The order stipulates that if a commander discovers that an
infiltrator has recently entered a given area, he "may order his
deportation before 72 hours elapse from the time he is served the
written deportation order, provided the infiltrator is deported to the
country or area from whence he infiltrated."
The order also allows for criminal proceedings against suspected
infiltrators that could produce sentences of up to seven years.
Individuals able to prove that they entered the West Bank legally but
without permission to remain there will also be tried, on charges
carrying a maximum sentence of three years. (According to current
Israeli law, illegal residents typically receive one-year sentences.)
The new provision also allow the IDF commander in the area to
require that the infiltrator pay for the cost of his own detention,
custody and expulsion, up to a total of NIS 7,500.
The fear that Palestinians with Gaza addresses will be the first to
be targeted by this order is based on measures that Israel has taken in
recent years to curtail their right to live, work, study or even visit
the West Bank. These measures violated the Oslo Accords.
According to a decision by the West Bank commander that was not
backed by military legislation, since 2007, Palestinians with Gaza
addresses must request a permit to stay in the West Bank. Since 2000,
they have been defined as illegal sojourners if they have Gaza
addresses, as if they were citizens of a foreign state. Many of them
have been deported to Gaza, including those born in the West Bank.
Currently, Palestinians need special permits to enter areas near
the separation fence, even if their homes are there, and Palestinians
have long been barred from the Jordan Valley without special
authorization. Until 2009, East Jerusalemites needed permission to
enter Area A, territory under full PA control.
Another group expected to be particularly harmed by the new rules
are Palestinians who moved to the West Bank under family reunification
provisions, which Israel stopped granting for several years.
In 2007, amid a number of Hamoked petitions and as a goodwill
gesture to Palestinian President Mahmoud Abbas, tens of thousands of
people received Palestinian residency cards. The PA distributed the
cards, but Israel had exclusive control over who could receive them.
Thousands of Palestinians, however, remained classified as "illegal
sojourners," including many who are not citizens of any other country.
The new order is the latest step by the Israeli government in
recent years to require permits that limit the freedom of movement and
residency previously conferred by Palestinian ID cards.

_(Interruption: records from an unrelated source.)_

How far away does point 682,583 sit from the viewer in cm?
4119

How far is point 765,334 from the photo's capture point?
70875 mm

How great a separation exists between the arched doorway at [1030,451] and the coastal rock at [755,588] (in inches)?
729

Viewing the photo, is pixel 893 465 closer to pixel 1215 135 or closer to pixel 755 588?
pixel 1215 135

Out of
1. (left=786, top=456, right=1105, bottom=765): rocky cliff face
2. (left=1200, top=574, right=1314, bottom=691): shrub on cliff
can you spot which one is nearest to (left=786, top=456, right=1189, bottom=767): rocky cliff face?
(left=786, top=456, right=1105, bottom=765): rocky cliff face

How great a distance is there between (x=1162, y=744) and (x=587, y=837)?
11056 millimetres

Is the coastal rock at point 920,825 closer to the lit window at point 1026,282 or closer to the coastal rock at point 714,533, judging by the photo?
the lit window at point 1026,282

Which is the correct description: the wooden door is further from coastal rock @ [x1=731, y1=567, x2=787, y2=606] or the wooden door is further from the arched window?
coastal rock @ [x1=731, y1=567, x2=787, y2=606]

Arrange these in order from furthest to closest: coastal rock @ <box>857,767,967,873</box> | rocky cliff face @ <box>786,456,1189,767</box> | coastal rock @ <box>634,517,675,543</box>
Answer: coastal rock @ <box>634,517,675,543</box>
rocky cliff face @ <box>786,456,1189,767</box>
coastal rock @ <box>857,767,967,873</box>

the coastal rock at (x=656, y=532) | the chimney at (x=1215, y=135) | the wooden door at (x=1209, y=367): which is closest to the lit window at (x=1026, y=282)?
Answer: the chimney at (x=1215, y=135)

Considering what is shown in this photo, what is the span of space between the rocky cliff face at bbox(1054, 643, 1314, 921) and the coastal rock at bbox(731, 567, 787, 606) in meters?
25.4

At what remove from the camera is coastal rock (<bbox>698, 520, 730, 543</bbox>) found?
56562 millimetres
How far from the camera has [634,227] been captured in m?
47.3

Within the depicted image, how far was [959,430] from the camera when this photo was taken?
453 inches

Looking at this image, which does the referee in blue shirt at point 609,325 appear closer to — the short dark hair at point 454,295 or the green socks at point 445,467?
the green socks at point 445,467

The new
regulations are particularly sweeping, allowing for criminal measures
and the mass expulsion of people from their homes.
The IDF Spokesman's Office said in response, "The amendments to the
order on preventing infiltration, signed by GOC Central Command, were
issued as part of a series of manifests, orders and appointments in
Judea and Samaria, in Hebrew and Arabic as required, and will be posted
in the offices of the Civil Administration and military courts' defense
attorneys in Judea and Samaria. The IDF is ready to implement the
order, which is not intended to apply to Israelis, but to illegal
sojourners in Judea and Samaria."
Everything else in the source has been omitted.